Retrospective chart review was performed for subjects with HLHS and D-TGA who had their first admission/visit recorded at Children’s National Medical Center between January 1, 2012 and December 31, 2016. Using maternal address, cdxzipstream software derived census tract data to assess socioeconomic factors.

105 subjects met inclusion criteria for the study. 59 subjects had a diagnosis of HLHS and 46 had a diagnosis of D-TGA. Census data revealed the mean of households in poverty as 9.58% (range 0.38-33.38%). Average median household income was $83,142 (range $25,957-$250,000) and average median housing value was $349,425 (range $89,000-$1,042,600). 38 census areas were >50% vulnerable ethnicities. On average, census areas were 11.64% Hispanic (range 0-79.94%), 28.13% Black (range 0-99.5%), and 0.32% Native American (range 0-7.43%). 41.54% (range 6.38-76.55%) of persons age 25+ possessed a high school degree and 49.05% (range 5.73-93.34%) of persons age 25+ possessed a bachelor’s degree or higher.

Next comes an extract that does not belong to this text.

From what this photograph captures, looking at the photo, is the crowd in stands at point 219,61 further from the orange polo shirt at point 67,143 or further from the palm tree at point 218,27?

As a measure of access to care, distance from a pediatric cardiac surgical center was assessed. Census areas were an average of 30.42 miles by car with an estimated 43 minutes of travel time and 33.62 miles using public transportation with an estimated 158 mins of travel time. Results analyzing differences in outcomes and socioeconomic factors between prenatal and postnatal diagnosis are pending.

By evaluating the relationship of socioeconomic and geographic factors to prenatal diagnosis of CHD, interventions can be implemented to eliminate barriers to diagnosis as well as overlapping barriers in clinical management for vulnerable populations.